DUP rejects Troubles amnesty after outgoing chief constable says he could 'live with it'
The DUP have reiterated their opposition to any Troubles amnesty after outgoing PSNI Chief Constable Sir George Hamilton said he could "live with it".
Sir George was speaking at a question and answer session in Belfast after receiving an honorary degree from the University of Ulster.
He said that while he could "live with an amnesty", that he personally did not believe in it.
The BBC has reported that Sir George said "there cannot be different rules for different citizens".
Defence Secretary Penny Mordaunt has backed calls for military veterans of the Northern Ireland conflict to be covered by an amnesty from prosecution.
Sir George said that Northern Ireland needed to "untangle" itself from Troubles legacy issues.
The Chief Constable will retire from his position later this month to be replaced by former Chief Constable of Cheshire Police Simon Byrne.
"Personally I don't believe in it (an amnesty), but I could live with it... that's part of living in a post-conflict society," he said.
DUP Policing Board member Mervyn Storey said his party would oppose the introduction of any amnesty "which would protect perpetrators of terrorist crimes".
"An amnesty would be a corruption of justice similar to the OTR letters and early prisoner releases," the North Antrim MLA said.

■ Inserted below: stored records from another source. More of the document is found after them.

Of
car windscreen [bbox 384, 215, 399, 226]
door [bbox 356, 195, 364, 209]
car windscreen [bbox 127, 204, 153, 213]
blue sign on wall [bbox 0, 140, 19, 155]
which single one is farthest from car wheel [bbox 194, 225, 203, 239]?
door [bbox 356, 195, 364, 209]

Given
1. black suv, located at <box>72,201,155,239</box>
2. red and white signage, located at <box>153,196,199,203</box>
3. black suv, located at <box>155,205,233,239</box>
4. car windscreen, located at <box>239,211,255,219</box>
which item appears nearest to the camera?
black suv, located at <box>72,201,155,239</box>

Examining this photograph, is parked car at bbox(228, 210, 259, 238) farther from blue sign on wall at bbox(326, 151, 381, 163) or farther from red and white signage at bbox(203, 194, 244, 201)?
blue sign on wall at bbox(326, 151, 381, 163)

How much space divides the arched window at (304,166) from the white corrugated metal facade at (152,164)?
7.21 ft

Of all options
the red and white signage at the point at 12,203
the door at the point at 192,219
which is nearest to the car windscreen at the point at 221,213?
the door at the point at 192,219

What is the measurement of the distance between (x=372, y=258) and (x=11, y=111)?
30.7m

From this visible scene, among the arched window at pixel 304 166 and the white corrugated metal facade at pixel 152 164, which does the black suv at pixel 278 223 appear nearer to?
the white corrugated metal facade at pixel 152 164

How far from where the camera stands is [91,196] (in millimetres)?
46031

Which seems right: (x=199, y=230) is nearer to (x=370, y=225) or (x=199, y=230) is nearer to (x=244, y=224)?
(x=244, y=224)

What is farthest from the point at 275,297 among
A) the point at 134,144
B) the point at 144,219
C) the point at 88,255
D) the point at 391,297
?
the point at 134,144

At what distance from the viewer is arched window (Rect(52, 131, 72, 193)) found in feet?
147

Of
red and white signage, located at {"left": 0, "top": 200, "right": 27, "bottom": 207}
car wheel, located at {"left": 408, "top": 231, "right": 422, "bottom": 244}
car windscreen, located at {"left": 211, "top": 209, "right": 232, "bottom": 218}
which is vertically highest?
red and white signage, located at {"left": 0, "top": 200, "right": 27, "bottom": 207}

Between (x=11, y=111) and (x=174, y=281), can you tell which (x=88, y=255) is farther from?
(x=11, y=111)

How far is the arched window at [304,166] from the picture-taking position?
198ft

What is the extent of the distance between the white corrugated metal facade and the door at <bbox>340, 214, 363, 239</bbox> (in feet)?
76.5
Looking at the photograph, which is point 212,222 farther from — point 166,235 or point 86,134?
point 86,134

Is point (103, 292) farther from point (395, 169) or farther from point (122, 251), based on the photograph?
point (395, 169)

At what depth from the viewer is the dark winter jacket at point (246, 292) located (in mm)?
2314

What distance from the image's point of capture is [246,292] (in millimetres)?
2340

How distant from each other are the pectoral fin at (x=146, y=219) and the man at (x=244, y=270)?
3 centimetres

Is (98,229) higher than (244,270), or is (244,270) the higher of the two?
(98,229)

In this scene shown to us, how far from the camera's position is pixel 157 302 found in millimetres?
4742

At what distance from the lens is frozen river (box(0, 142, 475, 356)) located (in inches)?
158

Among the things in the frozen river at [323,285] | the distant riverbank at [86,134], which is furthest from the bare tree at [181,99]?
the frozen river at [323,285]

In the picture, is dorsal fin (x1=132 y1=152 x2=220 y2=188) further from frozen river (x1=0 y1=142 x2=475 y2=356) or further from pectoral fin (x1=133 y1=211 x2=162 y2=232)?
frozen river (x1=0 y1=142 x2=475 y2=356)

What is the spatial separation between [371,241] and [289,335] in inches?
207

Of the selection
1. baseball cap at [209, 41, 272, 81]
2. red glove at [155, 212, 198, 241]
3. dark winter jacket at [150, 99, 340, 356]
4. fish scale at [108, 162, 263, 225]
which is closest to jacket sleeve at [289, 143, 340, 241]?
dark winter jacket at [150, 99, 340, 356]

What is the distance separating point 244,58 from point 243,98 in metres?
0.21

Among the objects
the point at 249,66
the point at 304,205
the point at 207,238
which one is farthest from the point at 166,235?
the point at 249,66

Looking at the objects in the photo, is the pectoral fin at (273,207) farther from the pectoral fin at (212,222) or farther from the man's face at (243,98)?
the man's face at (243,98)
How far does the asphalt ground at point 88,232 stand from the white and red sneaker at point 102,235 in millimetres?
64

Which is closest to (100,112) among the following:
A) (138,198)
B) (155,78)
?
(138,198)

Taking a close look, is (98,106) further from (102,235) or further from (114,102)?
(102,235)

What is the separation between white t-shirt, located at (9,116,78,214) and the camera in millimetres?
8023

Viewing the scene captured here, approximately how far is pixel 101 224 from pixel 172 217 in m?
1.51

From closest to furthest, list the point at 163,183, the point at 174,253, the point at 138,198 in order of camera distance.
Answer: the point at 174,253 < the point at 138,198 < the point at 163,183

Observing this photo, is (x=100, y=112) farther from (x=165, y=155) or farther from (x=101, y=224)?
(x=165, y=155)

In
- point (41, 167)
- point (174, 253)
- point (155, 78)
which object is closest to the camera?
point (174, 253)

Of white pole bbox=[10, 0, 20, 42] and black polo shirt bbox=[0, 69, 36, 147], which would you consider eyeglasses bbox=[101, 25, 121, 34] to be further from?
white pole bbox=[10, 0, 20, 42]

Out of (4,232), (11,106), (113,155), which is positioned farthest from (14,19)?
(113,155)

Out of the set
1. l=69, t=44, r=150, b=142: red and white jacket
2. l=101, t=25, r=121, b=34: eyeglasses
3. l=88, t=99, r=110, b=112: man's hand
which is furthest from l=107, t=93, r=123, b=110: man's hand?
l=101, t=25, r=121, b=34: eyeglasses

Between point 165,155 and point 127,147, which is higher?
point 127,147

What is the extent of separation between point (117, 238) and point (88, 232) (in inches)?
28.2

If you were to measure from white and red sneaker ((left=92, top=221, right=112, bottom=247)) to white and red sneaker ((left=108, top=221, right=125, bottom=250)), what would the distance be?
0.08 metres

"We have always fought to ensure that those who lost loved ones continue to have a right and route to justice. It is clear that the current structures are failing innocent victims. This needs to change. The fact remains that 90% of deaths were perpetrated by terrorists."
Mr Storey said that while the DUP was supportive of veterans, any solution could not lead to a blanket amnesty.

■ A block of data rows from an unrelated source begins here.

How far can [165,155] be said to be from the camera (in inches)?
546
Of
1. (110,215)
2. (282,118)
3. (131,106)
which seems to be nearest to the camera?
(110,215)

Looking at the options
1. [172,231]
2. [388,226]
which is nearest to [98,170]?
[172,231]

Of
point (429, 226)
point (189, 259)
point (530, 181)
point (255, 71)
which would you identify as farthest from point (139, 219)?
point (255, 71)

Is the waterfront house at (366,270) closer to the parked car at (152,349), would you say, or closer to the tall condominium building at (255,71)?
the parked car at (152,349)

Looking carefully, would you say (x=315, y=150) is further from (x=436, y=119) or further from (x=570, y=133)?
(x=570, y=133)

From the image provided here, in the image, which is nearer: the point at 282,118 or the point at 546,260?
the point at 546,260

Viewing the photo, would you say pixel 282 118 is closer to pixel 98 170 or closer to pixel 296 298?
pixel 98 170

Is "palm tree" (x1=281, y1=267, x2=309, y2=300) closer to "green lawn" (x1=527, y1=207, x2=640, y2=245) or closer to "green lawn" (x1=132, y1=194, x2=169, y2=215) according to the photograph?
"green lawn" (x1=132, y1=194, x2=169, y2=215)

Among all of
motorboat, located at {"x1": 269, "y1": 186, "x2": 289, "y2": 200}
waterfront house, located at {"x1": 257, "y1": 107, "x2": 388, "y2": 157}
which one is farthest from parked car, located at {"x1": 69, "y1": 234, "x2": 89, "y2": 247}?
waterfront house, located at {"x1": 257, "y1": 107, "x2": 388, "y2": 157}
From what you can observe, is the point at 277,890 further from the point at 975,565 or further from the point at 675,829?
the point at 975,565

"It is also vital that perceptions of witch-hunts against veterans who bravely defended the community in Northern Ireland are properly addressed," he said.
"Soldiers and police served professionally in very challenging circumstances and there is justifiable frustration at a grassroots level at the disproportionate focus on the actions of the state."
Meanwhile, UUP Justice spokesperson Doug Beattie called on the UK Government to publish the results of the legacy consultation process.
The legacy consultation outlined plans for a Historical Investigations Unit (HIU) which would investigate over 1,700 unsolved murders from the conflict.
The plans also include the setting up of an Independent Commission on Information Retrieval which would only look for information on deaths if asked to do so by families.
Mr Beattie said Secretary of State Karen Bradley asked the parties about releasing the response to the consultation in May.
The Upper Bann MLA said that many thought that discussing the legacy issue in the middle of Stormont talks could "destabilize the process", though his party disagreed.
“The bottom line is that there is no ‘good time’ to deal with sensitive issues like legacy but we believe there is a duty on the NIO and the Secretary of State to release this consultation, and its factual contents, along with their proposed next step," he said.
"This should be done before we have a new Prime Minister and before the almost certain departure of the current Secretary of State. That was our advice to Karen Bradley MP and we ask the other parties to join us in lobbying for the release of the findings of the consultation process."